The role of a strategic health advisor
I often get asked that question:
“So… what do you actually do?”
To be fair, “Strategic Health Advisor” sounds like I might spend my days in a high-tech bunker planning the nation’s five-year strategy for sticking plasters. The truth is my work is a mix of harm reduction, medical logistics, crowd dynamics, weather-watching, and occasionally reminding people that duct tape is not an acceptable substitute for proper medical equipment.
Here’s my one-minute elevator pitch:
I advise and support festivals and events on their harm reduction strategy and their onsite medical provision, ensuring best value for money and the highest quality of care.
Sounds neat and tidy. But behind that sentence is a whole lot of thinking, planning, and connecting the right dots before the first ticket is scanned.
Prevention first
Prevention is not just about having a first aid kit ready. It is thinking three steps ahead. Who is coming? What is the ground like wet and dry? Where are the shelters and safe spaces if the weather turns? Do we even have a medical contract and if so what is in it? Are the medical, welfare, and other harm reduction services talking to each other and do we need on-site mental health provision too? How big is the medical tent, where is it located, and how will people flow through it at peak times? What is our relationship like with the local ambulance service and with acute and mental health trusts if we need to escalate? Alongside this, I work closely with promoters, local authorities, police, licensing teams, and community groups to ensure the event meets safety standards and has local support. Every decision from tent size to service agreements builds the foundation for a safe, smooth-running event and it all starts long before the gates open.
Medical matchmaking
No, I am not setting up paramedics on coffee dates. I am making sure the medical provision matches the event’s needs and that means much more than picking the cheapest option. In fact, those who pay less often pay more in the end. Medical cover is not something to throw out to competitive tender and hope for the lowest bid. It is about choosing a provider who is ready for today’s demands and the future legislation on the horizon, including upcoming CQC regulation changes. I look for providers who can demonstrate they are prepared for these changes now rather than scrambling to catch up later. The right questions include:
Are they CQC registered and if they are what for?
Is their insurance robust?
Have they delivered services at the level your event requires before?
Do they have the capacity to transfer patients off-site safely if needed?

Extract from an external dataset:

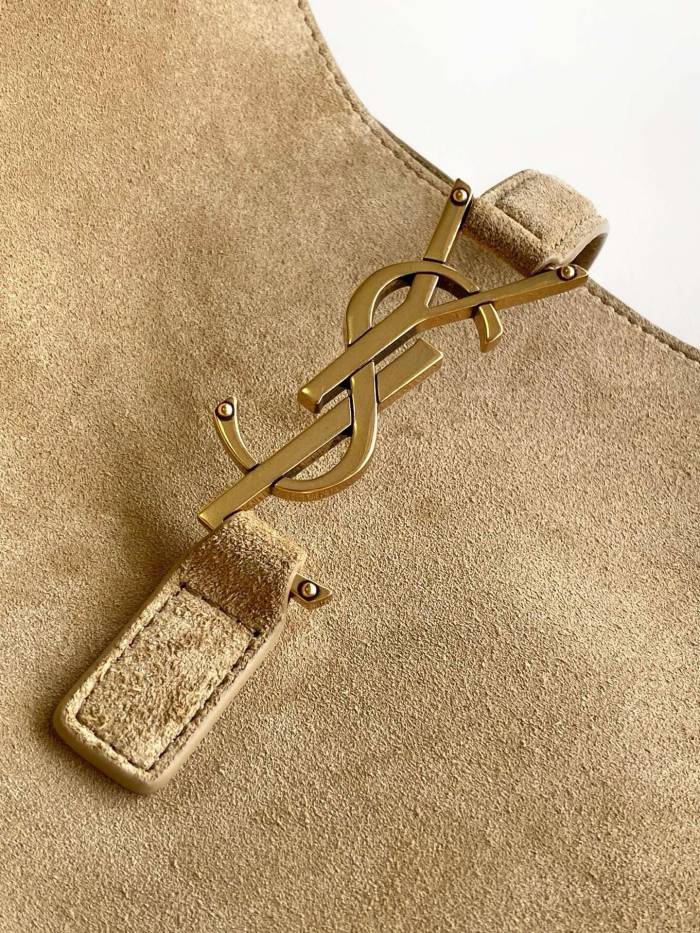 YSL LE 5A7 Hobo Bag 753837 JY086 30cm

Is their equipment up to date, well maintained, and suited to a festival environment rather than just the cheapest to hire?
Are their staff appropriately trained and experienced in working in a field hospital setting?
None of these things are cheap but your festival’s success and reputation could depend on them.
Value without compromise
Every pound spent on medical provision is an investment in the safety, reputation, and smooth running of your event. My role is to make sure that investment works hard. That means ensuring resources are allocated where they will have the greatest impact, from the right mix of staff and skills to equipment that is reliable in a muddy field at two in the morning. It is about understanding which elements are non-negotiable, where efficiencies can be made without cutting quality, and how to future-proof against rising demands and regulatory changes. The goal is an event that is safe, compliant, and ready for whatever the weekend throws at it without breaking the bank or the plan.
On-site oversight
Once the gates open, my job is to make sure the plan works where it matters: on the ground. That means walking the site, talking to the teams, and asking the right questions. What is working well? Do they have everything they need? Have they met the other providers and do they know how to work together? Are we prepared to deal with the biggest risks on site such as illegal drugs or excessive alcohol use? Do they have escalation plans in place and have these been tested with Event Control? There is a difference between regular updates and a rapid escalation when something serious happens. Are the staff happy, supported, and able to deliver the care they are trained for? We also ask what they would change for next year and give them space to showcase the incredible work they do. Oversight is not just about spotting problems. It is about enabling great care to shine.
Post-event learning
When the music stops, we debrief. What went well? What could be better? What needs to change before next year? The best events use these conversations to grow stronger every season because lessons unlearned have a habit of coming back louder the second time.
Why it matters
Because when you are running an event or festival, the last thing you want is a medical emergency you are not prepared for. Good planning does not just protect people. It protects the reputation and finances of the event. And while I cannot stop people from making questionable choices, like wearing flip-flops to a three-day mud festival, I can make sure there is a plan for keeping them safe.
So, next time someone asks what I do, I will smile and say:
“I make sure your good time does not turn into a bad day.”